**INSTRUCTIONS TO FOLLOW:** Beginning with the line containing "Post Photo for" and ending with the line containing "Parte do maquinário", write out each line of the records below exactly; pictures and lines outside that range are left out.

**RECORDS FOR THE TASK:**
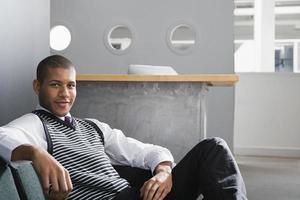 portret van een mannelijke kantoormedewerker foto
==
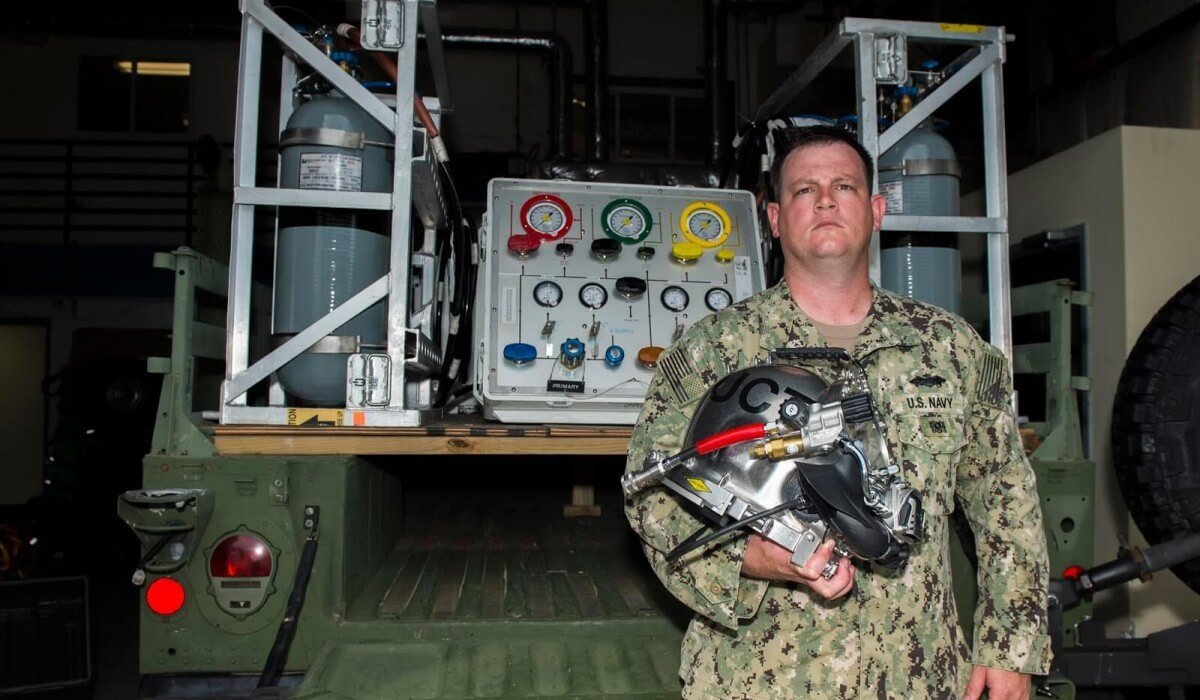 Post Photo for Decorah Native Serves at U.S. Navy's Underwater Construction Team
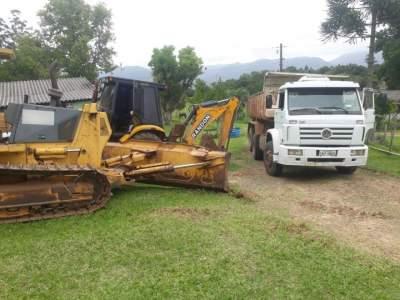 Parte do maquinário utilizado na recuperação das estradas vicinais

**WRITTEN ANSWER:**
 Post Photo for Decorah Native Serves at U.S. Navy's Underwater Construction Team
 Parte do maquinário utilizado na recuperação das estradas vicinais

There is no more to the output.